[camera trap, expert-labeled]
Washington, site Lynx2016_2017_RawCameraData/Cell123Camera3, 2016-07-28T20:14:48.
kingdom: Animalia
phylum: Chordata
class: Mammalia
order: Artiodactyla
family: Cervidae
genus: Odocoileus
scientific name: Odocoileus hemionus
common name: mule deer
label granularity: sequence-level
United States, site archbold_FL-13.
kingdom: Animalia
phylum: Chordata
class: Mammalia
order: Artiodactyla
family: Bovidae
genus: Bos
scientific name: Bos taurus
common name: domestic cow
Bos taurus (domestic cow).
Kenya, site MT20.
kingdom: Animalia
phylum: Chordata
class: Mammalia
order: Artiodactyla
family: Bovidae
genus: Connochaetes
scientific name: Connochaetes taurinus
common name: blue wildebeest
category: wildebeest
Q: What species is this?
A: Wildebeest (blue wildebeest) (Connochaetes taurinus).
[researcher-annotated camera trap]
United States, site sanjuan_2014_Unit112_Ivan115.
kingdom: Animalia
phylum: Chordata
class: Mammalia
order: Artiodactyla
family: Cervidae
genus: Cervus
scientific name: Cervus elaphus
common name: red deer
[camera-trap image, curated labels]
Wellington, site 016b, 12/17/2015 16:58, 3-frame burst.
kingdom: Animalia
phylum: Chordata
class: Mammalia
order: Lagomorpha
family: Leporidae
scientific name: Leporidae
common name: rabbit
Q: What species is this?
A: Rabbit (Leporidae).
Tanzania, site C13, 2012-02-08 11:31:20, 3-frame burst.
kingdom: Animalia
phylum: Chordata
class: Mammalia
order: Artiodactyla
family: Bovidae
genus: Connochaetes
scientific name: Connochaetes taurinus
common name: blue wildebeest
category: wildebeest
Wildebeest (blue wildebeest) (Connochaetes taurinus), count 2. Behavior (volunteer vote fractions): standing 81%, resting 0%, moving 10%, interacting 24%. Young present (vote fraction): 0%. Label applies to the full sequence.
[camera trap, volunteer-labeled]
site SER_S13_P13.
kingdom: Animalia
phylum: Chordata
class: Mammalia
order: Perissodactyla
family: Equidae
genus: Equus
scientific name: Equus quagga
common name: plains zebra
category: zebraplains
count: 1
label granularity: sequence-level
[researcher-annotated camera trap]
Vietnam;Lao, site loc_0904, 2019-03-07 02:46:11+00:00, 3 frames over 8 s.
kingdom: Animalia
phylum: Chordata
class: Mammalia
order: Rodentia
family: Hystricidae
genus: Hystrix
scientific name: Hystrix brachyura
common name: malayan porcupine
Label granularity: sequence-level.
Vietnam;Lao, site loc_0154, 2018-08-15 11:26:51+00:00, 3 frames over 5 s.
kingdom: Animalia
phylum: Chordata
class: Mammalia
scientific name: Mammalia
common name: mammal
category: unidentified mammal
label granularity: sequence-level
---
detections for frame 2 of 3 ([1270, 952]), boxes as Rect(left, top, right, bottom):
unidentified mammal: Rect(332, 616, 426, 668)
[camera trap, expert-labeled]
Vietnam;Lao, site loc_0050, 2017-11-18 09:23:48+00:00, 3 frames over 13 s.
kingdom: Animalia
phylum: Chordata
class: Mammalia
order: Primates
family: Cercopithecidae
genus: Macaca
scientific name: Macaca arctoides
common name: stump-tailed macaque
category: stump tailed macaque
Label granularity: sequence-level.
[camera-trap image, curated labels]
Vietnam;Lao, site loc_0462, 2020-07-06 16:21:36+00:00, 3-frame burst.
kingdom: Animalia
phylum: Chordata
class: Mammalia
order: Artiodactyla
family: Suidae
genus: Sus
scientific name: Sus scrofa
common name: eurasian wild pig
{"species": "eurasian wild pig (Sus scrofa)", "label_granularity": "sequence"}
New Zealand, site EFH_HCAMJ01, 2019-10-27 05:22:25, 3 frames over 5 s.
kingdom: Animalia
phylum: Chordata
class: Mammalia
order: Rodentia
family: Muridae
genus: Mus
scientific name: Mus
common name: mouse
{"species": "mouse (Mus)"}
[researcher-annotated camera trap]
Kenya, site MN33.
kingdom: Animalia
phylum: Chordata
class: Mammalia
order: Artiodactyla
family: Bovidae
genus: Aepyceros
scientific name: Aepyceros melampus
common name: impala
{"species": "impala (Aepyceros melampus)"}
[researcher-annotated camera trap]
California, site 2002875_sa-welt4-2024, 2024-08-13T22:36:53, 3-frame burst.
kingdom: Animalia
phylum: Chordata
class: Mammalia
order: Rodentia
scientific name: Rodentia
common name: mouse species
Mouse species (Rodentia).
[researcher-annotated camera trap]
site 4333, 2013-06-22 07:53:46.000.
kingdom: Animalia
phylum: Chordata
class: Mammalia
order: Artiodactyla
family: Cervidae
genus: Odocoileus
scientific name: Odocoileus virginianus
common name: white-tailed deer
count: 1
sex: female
###
YOUR GOAL →
The complete listing, from first line to last, should be copied verbatim.

PROBLEM SOLUTION →
[camera trap, expert-labeled]
Washington, site Lynx2016_2017_RawCameraData/Cell123Camera3, 2016-07-28T20:14:48.
kingdom: Animalia
phylum: Chordata
class: Mammalia
order: Artiodactyla
family: Cervidae
genus: Odocoileus
scientific name: Odocoileus hemionus
common name: mule deer
label granularity: sequence-level
United States, site archbold_FL-13.
kingdom: Animalia
phylum: Chordata
class: Mammalia
order: Artiodactyla
family: Bovidae
genus: Bos
scientific name: Bos taurus
common name: domestic cow
Bos taurus (domestic cow).
Kenya, site MT20.
kingdom: Animalia
phylum: Chordata
class: Mammalia
order: Artiodactyla
family: Bovidae
genus: Connochaetes
scientific name: Connochaetes taurinus
common name: blue wildebeest
category: wildebeest
Q: What species is this?
A: Wildebeest (blue wildebeest) (Connochaetes taurinus).
[researcher-annotated camera trap]
United States, site sanjuan_2014_Unit112_Ivan115.
kingdom: Animalia
phylum: Chordata
class: Mammalia
order: Artiodactyla
family: Cervidae
genus: Cervus
scientific name: Cervus elaphus
common name: red deer
[camera-trap image, curated labels]
Wellington, site 016b, 12/17/2015 16:58, 3-frame burst.
kingdom: Animalia
phylum: Chordata
class: Mammalia
order: Lagomorpha
family: Leporidae
scientific name: Leporidae
common name: rabbit
Q: What species is this?
A: Rabbit (Leporidae).
Tanzania, site C13, 2012-02-08 11:31:20, 3-frame burst.
kingdom: Animalia
phylum: Chordata
class: Mammalia
order: Artiodactyla
family: Bovidae
genus: Connochaetes
scientific name: Connochaetes taurinus
common name: blue wildebeest
category: wildebeest
Wildebeest (blue wildebeest) (Connochaetes taurinus), count 2. Behavior (volunteer vote fractions): standing 81%, resting 0%, moving 10%, interacting 24%. Young present (vote fraction): 0%. Label applies to the full sequence.
[camera trap, volunteer-labeled]
site SER_S13_P13.
kingdom: Animalia
phylum: Chordata
class: Mammalia
order: Perissodactyla
family: Equidae
genus: Equus
scientific name: Equus quagga
common name: plains zebra
category: zebraplains
count: 1
label granularity: sequence-level
[researcher-annotated camera trap]
Vietnam;Lao, site loc_0904, 2019-03-07 02:46:11+00:00, 3 frames over 8 s.
kingdom: Animalia
phylum: Chordata
class: Mammalia
order: Rodentia
family: Hystricidae
genus: Hystrix
scientific name: Hystrix brachyura
common name: malayan porcupine
Label granularity: sequence-level.
Vietnam;Lao, site loc_0154, 2018-08-15 11:26:51+00:00, 3 frames over 5 s.
kingdom: Animalia
phylum: Chordata
class: Mammalia
scientific name: Mammalia
common name: mammal
category: unidentified mammal
label granularity: sequence-level
---
detections for frame 2 of 3 ([1270, 952]), boxes as Rect(left, top, right, bottom):
unidentified mammal: Rect(332, 616, 426, 668)
[camera trap, expert-labeled]
Vietnam;Lao, site loc_0050, 2017-11-18 09:23:48+00:00, 3 frames over 13 s.
kingdom: Animalia
phylum: Chordata
class: Mammalia
order: Primates
family: Cercopithecidae
genus: Macaca
scientific name: Macaca arctoides
common name: stump-tailed macaque
category: stump tailed macaque
Label granularity: sequence-level.
[camera-trap image, curated labels]
Vietnam;Lao, site loc_0462, 2020-07-06 16:21:36+00:00, 3-frame burst.
kingdom: Animalia
phylum: Chordata
class: Mammalia
order: Artiodactyla
family: Suidae
genus: Sus
scientific name: Sus scrofa
common name: eurasian wild pig
{"species": "eurasian wild pig (Sus scrofa)", "label_granularity": "sequence"}
New Zealand, site EFH_HCAMJ01, 2019-10-27 05:22:25, 3 frames over 5 s.
kingdom: Animalia
phylum: Chordata
class: Mammalia
order: Rodentia
family: Muridae
genus: Mus
scientific name: Mus
common name: mouse
{"species": "mouse (Mus)"}
[researcher-annotated camera trap]
Kenya, site MN33.
kingdom: Animalia
phylum: Chordata
class: Mammalia
order: Artiodactyla
family: Bovidae
genus: Aepyceros
scientific name: Aepyceros melampus
common name: impala
{"species": "impala (Aepyceros melampus)"}
[researcher-annotated camera trap]
California, site 2002875_sa-welt4-2024, 2024-08-13T22:36:53, 3-frame burst.
kingdom: Animalia
phylum: Chordata
class: Mammalia
order: Rodentia
scientific name: Rodentia
common name: mouse species
Mouse species (Rodentia).
[researcher-annotated camera trap]
site 4333, 2013-06-22 07:53:46.000.
kingdom: Animalia
phylum: Chordata
class: Mammalia
order: Artiodactyla
family: Cervidae
genus: Odocoileus
scientific name: Odocoileus virginianus
common name: white-tailed deer
count: 1
sex: female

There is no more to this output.